My face reddened considerably until they matched the tomatoes on the counter in color. I breathed heavily, wheezing, almost, but I refused to back down. "Say 'I'm lonely and I want to fuck my boyfriend up the ass."

"Stan, I really don't think-"

"Say it!!"

He sighed and closed his eyes, then spoke so quietly I had to strain my ears in order to hear him. "Ani boded Ve'Ani rotse…" there he frowned, as if he wasn't sure whether what he was about to say is correct or not. "La'asot La'Khaver sheli… ahava batakhat." He opened his eyes and looked up at me, his green orbs burning with determination.

There was no way of persuading him otherwise…

The tears could not be held back any longer and slid down my cheeks as my nostrils whiffed the smoke from my burning omelette, but did not acknowledge it. My entire body shook and he held me just as tightly as I held him when he threw up in my toilet a few years back. I ruined his shirt with salted water just as he has ruined mine. "W-when a-are you going?" I asked, my voice quivering.

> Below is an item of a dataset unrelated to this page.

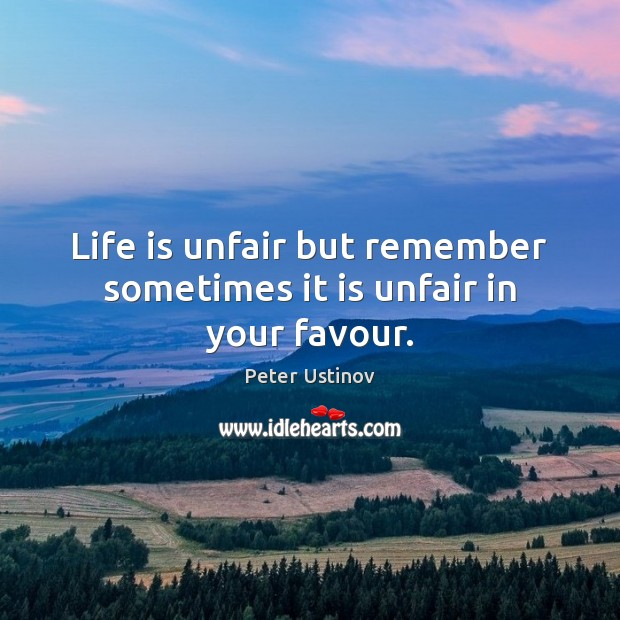 Life is unfair but remember sometimes it is unfair in your favour. Image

"In a few days. I didn't want to say anything because it wasn't certain." He took a deep breath. "I'm going to stay at some relatives' place for a year so all the complicated bureaucracy could take place. Should take about a year or so… perhaps more. Then I'll be able to draft."

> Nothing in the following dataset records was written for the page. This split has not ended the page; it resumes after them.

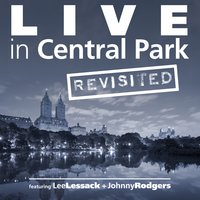 Live in Central Park (Revisited) — Johnny Rodgers, Lee Lessack, Lee Lessack & Johnny Rodgers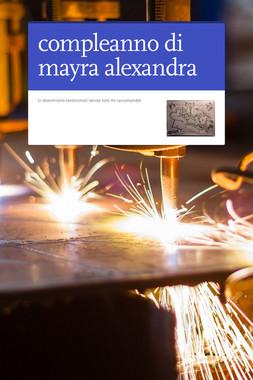 compleanno di mayra alexandra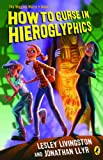 How To Curse in Hieroglyphics: Book 1 The Wiggins Weird Sequence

"These are my people, Stan," he said after a short silence, which followed. "It is my duty to help."

In about a week Kyle was on the plane to a different continent and I was left in our small apartment alone with my thoughts and fears, and the omelettes that for some reason could not stop burning.

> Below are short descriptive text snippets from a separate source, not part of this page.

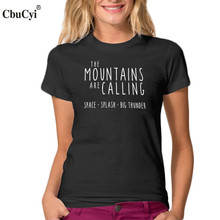 The Mountains Are Calling Navy T Shirt Women Top Fashion Letters tshirt Black White Cotton Tee Shirt Femme 2017 New Product(China)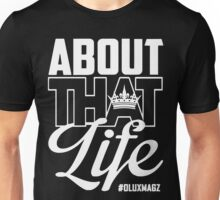 About That Life (white lettering) Unisex T-Shirt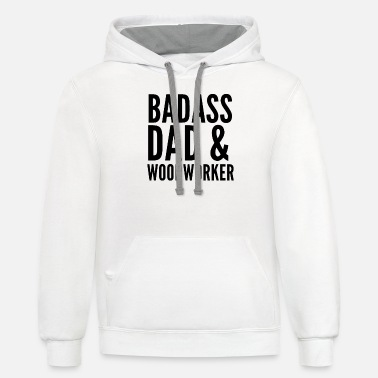 Woodworking Woodworker Dad Woodworking Woodwork Gift - Unisex Two-Tone Hoodie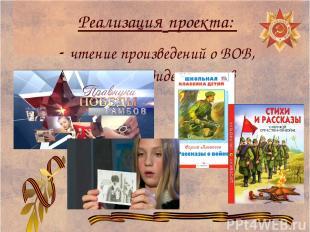 Реализация проекта: - чтение произведений о ВОВ, просмотр видеороликов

Every few months Kyle flew back to Colorado for a few weeks. "Bureaucracy is slow," he told me. "It's going to take awhile before everything's ready."

We always screwed around like rabbits when he came. Regardless to his previous warnings, my fingers always searched his curls for the green yarmulke that he forgot to take off in the heat of the moment as he moaned quietly into my ear and thrust his hips faster. Yet, he always pulled my hands down and inserted his tongue deep into my mouth, as if trying to silence my wills along with my voice. He always came with a low moan and fell on top of me as my body shook with spasms. I held onto him, digging my fingernails into the skin of his back, wishing that we could stay like that forever.

But forever never came, and his flight back to the Middle East always seemed to come too quickly.

He wrote me on a regular basis; I received a letter once a week. He never shared much, just said he was doing fine, that he was meeting with doctors who were trying to determine whether he's eligible for military service, and once that they decided the he is, he said that he's taking some exams in order to get accepted into an intelligence unit, maybe. Said how much he misses me, how much he loves me and wishes for me to be there with him.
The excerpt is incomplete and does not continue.